## [Material provided]
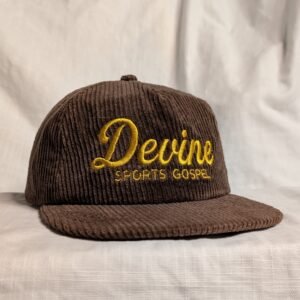 No Rope - Official Hat of The DSG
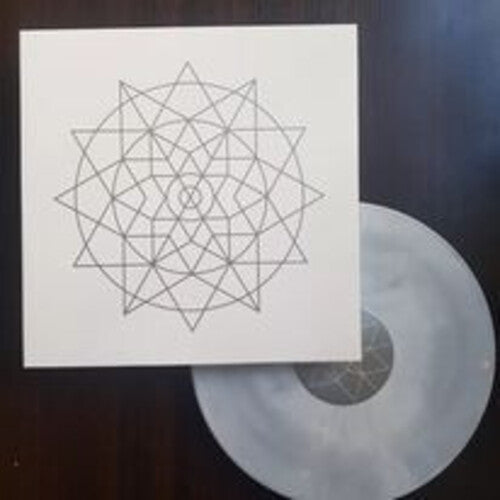 Coalesce: Ox    (Custom Merge with Splatter) - VINYL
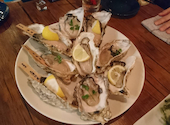 直送牡蠣とお肉とワイン居酒屋＆バル　伊ノ祐　宇都宮東口店: えんとさんの2023年08月の1枚目の投稿写真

## [Work order]
The whole listing is to be retyped exactly, with its pictures removed.

## [Task solution]
 No Rope - Official Hat of The DSG
 Coalesce: Ox    (Custom Merge with Splatter) - VINYL
 直送牡蠣とお肉とワイン居酒屋＆バル　伊ノ祐　宇都宮東口店: えんとさんの2023年08月の1枚目の投稿写真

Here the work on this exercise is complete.